*WHAT TO WORK ON*
1 > From the forum thread, write out the stretch from "I am running" through "it as well.".
2 > Answer these questions from the forum thread:
(a) What error does the first poster get when trying to download files from the directory to a local machine?
(b) How many of the second poster's collaborators encountered the same issue?
(c) Which command does the second poster say cannot be run in the shell already open in the home directory?

Not able to access a directory

I am running a code on baobab. Today, all of a sudden I was unable to cd into the directory on my account where my code is. When I ls in my home directory, I get the following message
ls: cannot access “directory name”: Communication error on send.

When I try to download some files from this directory on baobab to my local machine, I get the following error: Communication error on send

Can you advise me what to do. I am in a real panic mode, since I dont have a copy of my code anywhere else.

Thank you,
Azadeh

1 Like

I have got the same issue. Two of my collaborators got it as well.

As a consolation, I suspect the data is just fine, since I also happen to have one shell which is already in the home directory, and in there I can view and even edit files. But I can not do “cd $PWD” which is funny.

Regards

Volodymyr

Thanks, so we just have to wait, but the files should be safe.

1 Like

That’s just my guess, but it seems so.

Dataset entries
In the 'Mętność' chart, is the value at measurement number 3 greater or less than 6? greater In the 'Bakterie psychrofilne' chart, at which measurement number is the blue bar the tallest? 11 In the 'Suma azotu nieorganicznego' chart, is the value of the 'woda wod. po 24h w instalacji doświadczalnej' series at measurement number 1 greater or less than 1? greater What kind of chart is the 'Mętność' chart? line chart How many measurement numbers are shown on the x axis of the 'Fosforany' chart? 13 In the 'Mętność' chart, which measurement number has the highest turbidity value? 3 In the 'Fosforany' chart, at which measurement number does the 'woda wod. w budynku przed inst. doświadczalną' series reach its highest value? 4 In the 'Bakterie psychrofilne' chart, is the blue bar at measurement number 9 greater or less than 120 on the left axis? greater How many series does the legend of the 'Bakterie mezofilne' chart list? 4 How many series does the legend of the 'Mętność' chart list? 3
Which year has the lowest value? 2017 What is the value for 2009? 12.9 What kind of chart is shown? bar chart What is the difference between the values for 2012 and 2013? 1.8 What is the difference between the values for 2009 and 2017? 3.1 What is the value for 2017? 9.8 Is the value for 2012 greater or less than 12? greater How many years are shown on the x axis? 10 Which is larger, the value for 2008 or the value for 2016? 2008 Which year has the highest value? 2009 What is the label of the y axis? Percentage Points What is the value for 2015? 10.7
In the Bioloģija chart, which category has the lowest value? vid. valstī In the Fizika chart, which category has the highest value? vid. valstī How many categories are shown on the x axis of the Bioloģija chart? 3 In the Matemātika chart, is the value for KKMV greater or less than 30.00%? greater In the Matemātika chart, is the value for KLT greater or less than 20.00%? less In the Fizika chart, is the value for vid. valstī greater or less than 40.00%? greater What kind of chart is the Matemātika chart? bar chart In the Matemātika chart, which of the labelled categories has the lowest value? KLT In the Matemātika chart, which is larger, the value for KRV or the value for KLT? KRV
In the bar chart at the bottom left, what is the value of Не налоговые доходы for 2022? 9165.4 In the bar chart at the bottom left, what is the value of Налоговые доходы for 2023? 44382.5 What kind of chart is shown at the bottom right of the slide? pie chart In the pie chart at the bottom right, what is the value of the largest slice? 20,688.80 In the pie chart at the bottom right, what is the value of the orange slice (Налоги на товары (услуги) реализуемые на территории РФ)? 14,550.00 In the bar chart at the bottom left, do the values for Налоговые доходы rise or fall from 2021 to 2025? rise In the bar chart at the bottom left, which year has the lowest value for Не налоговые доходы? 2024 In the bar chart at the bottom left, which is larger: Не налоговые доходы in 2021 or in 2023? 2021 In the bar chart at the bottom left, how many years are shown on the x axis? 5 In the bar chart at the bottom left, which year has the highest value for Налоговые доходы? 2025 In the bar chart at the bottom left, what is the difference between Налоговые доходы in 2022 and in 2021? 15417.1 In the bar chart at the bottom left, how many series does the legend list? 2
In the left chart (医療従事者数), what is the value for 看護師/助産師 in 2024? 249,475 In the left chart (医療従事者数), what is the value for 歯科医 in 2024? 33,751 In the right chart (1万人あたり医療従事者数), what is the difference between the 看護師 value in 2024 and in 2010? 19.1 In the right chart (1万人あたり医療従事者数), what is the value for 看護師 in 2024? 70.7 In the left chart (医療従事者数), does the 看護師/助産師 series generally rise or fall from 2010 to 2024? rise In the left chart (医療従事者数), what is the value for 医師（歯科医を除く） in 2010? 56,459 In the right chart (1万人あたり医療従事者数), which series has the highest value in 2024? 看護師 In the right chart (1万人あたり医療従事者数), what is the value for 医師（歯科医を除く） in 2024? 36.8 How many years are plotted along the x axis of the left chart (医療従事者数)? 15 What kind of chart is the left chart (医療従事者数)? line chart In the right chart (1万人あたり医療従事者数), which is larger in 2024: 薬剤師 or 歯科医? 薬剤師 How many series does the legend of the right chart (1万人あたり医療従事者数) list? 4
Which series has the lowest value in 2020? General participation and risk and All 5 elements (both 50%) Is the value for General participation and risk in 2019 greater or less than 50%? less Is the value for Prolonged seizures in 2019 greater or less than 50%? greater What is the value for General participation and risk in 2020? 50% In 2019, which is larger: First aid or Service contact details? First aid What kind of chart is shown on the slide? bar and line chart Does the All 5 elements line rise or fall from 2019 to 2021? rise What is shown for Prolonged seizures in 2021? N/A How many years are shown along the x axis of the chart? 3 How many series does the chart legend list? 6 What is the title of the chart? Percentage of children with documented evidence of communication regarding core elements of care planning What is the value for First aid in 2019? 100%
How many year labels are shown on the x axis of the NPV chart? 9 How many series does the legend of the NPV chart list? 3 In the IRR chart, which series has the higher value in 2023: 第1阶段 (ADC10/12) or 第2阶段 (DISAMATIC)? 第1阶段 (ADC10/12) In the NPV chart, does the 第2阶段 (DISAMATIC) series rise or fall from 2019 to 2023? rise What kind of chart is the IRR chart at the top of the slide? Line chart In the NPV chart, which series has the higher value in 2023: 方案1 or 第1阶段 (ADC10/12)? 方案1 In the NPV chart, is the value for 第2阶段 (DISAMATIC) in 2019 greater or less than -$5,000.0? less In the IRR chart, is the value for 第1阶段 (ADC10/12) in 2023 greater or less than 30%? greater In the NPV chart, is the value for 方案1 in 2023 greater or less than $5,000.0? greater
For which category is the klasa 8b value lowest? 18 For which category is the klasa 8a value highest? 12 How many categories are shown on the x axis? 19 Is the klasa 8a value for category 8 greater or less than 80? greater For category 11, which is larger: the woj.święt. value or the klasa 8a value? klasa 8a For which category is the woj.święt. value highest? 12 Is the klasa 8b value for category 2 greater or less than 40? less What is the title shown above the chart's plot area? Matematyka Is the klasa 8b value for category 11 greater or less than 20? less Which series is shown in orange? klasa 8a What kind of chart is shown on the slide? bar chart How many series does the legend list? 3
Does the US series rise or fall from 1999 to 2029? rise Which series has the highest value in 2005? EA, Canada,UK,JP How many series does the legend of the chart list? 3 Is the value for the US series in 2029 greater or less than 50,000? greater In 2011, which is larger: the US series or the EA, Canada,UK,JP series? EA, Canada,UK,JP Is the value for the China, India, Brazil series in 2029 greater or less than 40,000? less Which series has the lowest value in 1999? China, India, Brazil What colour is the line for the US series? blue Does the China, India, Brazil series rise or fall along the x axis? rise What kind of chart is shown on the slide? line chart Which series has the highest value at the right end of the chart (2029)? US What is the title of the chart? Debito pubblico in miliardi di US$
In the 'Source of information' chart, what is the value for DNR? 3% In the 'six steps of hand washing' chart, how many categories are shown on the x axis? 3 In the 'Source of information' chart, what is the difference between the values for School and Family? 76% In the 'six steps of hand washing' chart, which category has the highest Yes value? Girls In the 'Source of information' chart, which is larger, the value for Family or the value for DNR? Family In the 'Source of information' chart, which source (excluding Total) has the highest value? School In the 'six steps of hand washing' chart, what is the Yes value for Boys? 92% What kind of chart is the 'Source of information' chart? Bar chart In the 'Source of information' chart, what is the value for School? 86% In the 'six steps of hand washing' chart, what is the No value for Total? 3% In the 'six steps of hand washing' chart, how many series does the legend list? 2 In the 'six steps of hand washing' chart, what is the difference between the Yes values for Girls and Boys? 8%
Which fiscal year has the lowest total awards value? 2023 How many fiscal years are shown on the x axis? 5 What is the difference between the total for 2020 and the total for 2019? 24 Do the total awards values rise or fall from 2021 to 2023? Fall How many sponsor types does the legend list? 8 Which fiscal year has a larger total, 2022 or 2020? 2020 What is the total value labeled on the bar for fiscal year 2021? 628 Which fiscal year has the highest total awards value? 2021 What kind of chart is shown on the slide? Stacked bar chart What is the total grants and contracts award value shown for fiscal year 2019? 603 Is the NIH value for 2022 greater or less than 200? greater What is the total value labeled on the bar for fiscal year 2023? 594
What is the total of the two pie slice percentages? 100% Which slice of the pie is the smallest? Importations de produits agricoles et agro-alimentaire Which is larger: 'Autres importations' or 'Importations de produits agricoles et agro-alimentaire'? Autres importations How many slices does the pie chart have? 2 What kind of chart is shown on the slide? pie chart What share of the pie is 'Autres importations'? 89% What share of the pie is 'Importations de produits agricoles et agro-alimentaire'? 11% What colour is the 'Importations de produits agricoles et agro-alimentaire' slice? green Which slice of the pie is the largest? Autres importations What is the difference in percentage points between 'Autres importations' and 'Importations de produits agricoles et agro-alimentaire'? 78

*ANSWER LIST*
1 >
I am running a code on baobab. Today, all of a sudden I was unable to cd into the directory on my account where my code is. When I ls in my home directory, I get the following message
ls: cannot access “directory name”: Communication error on send.

When I try to download some files from this directory on baobab to my local machine, I get the following error: Communication error on send

Can you advise me what to do. I am in a real panic mode, since I dont have a copy of my code anywhere else.

Thank you,
Azadeh

1 Like

I have got the same issue. Two of my collaborators got it as well.

2 >
(a) Communication error on send
(b) Two
(c) cd $PWD